Dynamic hug exercise. Using elastic material as resistance, the subject performs bilateral, maximum scapular protraction.

Figure 9.

Figure 9

Towel-wall slide. The standing subject slides the towel against a wall, starting in a neutral shoulder position, and ending in combined position of maximal scapular plane abduction and scapular protraction.

Figure 10.

Figure 10

Serratus punches: Exercise performed standing (A) or supine (B) against elastic or weight of dumbbell, or against manual resistance (C) by the examiner.

Figure 11.

Figure 11

Push-up plus performed on hands and toes: scapulothoracic protraction (thorax moving on fixed scapulae). Initial position (A) and final position (B). Performed on an unstable surface (C).

Figure 12.

Figure 12

Push-up plus on elbows and toes: (A) bilateral, scapulothoracic protraction (thorax moving on fixed scapulae). (B) Left side shows subject holding relative scapulothoracic protraction; right side shows examiner resisting scapulothoracic protraction (arm and scapula protracting relative to fixed thorax).

Closing comments

Reduced strength, control, or activation of the SA has been implicated in pathological conditions involving the shoulder complex. These conditions include painful impingement of anatomic tissues, faulty glenohumeral kinematics, and scapular dyskinesis. An understanding of this muscle's anatomy, kinesiology, and pathokinesiology is essential for the clinician to design exercises that specifically target and thereby challenge this muscle in rehabilitation settings.
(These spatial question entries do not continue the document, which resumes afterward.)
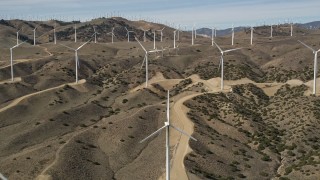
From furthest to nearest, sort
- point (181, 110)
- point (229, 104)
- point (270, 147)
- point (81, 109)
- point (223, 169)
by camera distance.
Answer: point (81, 109) → point (229, 104) → point (181, 110) → point (270, 147) → point (223, 169)

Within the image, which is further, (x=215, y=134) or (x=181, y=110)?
(x=181, y=110)

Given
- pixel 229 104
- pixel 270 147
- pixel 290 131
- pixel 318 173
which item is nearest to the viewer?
pixel 318 173

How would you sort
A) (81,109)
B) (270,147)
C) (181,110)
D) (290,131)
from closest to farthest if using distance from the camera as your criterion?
(270,147)
(290,131)
(181,110)
(81,109)

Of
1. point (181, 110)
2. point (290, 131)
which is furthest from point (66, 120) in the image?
point (290, 131)

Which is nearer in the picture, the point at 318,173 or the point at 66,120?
the point at 318,173

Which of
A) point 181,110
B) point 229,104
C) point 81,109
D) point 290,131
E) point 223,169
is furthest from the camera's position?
point 81,109

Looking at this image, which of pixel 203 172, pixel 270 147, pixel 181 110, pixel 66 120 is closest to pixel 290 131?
pixel 270 147

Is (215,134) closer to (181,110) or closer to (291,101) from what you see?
(181,110)

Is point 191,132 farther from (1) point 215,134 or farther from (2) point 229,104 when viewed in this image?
(2) point 229,104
Several exercises have been identified that selectively target the activation of the SA. This paper describes and illustrates these exercises, as well as provides the literature-based research that justifies their selection. This material is designed to encourage the clinician to prescribe these exercises within their practice and to consider designing other similar-based exercises that likely challenge the SA.

It is suggested that the reader consult the second part of this two-part series entitled: Kinesiologic considerations for targeting activation of scapulothoracic muscles – Part 2: trapezius.1 This paper describes the kinesiologic and pathokinesiologic relevance of the trapezius during shoulder movements and exercises.

Conflicts of interest

The authors declare no conflicts of interest.